Former SLO broker charged with federal bank fraud

March 4, 2014
Tim Barnes

Tim Barnes

A former San Luis Obispo real estate broker is facing federal prison time for illegally flipping houses that he purchased in short sales.

Timothy William Barnes, 37, pleaded guilty Monday to committing bank fraud. Barnes, a San Francisco resident, owned and operated Apex Properties Real Estate Brokerage in San Luis Obispo. Barnes is accused of orchestrating a property-flipping scheme in San Luis Obispo, Paso Robles, Pismo Beach and other Central Coast cities that netted him more than $500,000 in profits between January 2010 and September 2012.

Barnes understated the value of homes in documents he submitted to banks that he was asking to approve short sales. He then sold the houses at higher prices. Often Barnes concealed higher offers he had already received and simultaneously negotiated the short sale and resale of the houses.

Short sales can occur when the value of a property drops below the amount of money owed on the mortgage. In that instance, a bank can agree to a short sale, in which it accepts less than the total owed on the loan.

The FBI and the Federal Housing Finance Agency’s Office of Inspector General investigated the Barnes’s property-flipping scheme. FBI agents raided his downtown San Luis Obispo office in September 2012.

Barnes is scheduled for sentencing on June 16. He faces a maximum of 30 years in federal prison.



If the bank didn’t independent verify the value of a house before agreeing to a short sale, then that is their problem. When a house flipper gets to a point where they are upside down on their loans, it only makes sense that they are going to try and net more out of the sale. If the bank takes your house as the result of defaulting on the loan, and the market shot up and they were able to sell the house for more than you owed on the loan, are you going to get the difference? Not likely.

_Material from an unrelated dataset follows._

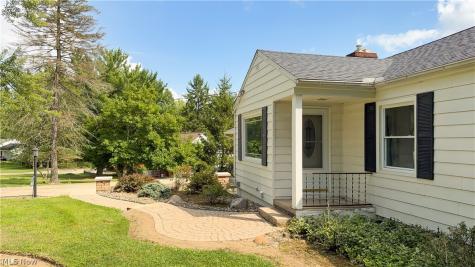 17300 Spanghurst Drive Walton Hills OH 44146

In a short sale the banks contract out with a local real estate broker who performs what is called a “broker’s price opinion” or BPO. The bank relies on the broker for an accurate

opinion of the value of the property. The banks were so swamped with short sales back

then that they were unfortunately unable to ferret out people like this.

It would be very shocking if a few more people don’t get in how water in this case.

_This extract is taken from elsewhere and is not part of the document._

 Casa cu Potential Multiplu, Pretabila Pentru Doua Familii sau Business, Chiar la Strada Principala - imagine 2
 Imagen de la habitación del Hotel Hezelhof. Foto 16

It would be very difficult to pull this off by yourself.


So the bank hired him for his expertise and he lied to them? I misunderstood the problem, I couldn’t understand how he got the properties if he was low balling them.


Lots to be proud of in SLO… and our City Council has their hand out again


Wow, Al Moriarity, Scott Peterson, Limon and Pierce – a proud group.

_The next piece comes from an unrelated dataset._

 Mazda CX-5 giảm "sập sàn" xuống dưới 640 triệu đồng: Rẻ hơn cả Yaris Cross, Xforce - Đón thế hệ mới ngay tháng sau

Don’t forget Dan McDow, Lisa Solomon, Kelly Gearhart (A-town citizen of the year), Grigger Jones, the list goes on and on.


Wait, so he negotiated a low price from the bank and then sold them for a profit? If the houses were worth more, why didn’t the bank sell them to someone else? Something seems amiss here.

Still Standing

So, this guy is facing 30 years in a federal prison for skimming up to $500,000 from a bank. Guess that’s a bigger crime than destroying peoples lives and the lives of their future generations by the Ponzi scheme Kelly Gearhart, Jay Miller, AND his daughter Courtney, and David Graves pulled off?? When does justice catch up with THESE crooks? I’d rather see a bank get ripped off than all the people they scammed!

And I agree, shelworth, something DOES seem amiss here!


“Something seems amiss here.”

Yep. It’s called greed. Banks do it all the time, but they seldom are prosecuted or ever are incarcerated.

The whole system is corrupt, and as usual, only the low man on the totem pole is prosecuted.


Very true. If you have been paying attention, you will notice that nothing is “amiss” as this is business as usual. The big banks can pull the wool over your eyes and sell you financial instruments that they know are worthless, while betting against you. But as soon as you screw them back, you get the shaft.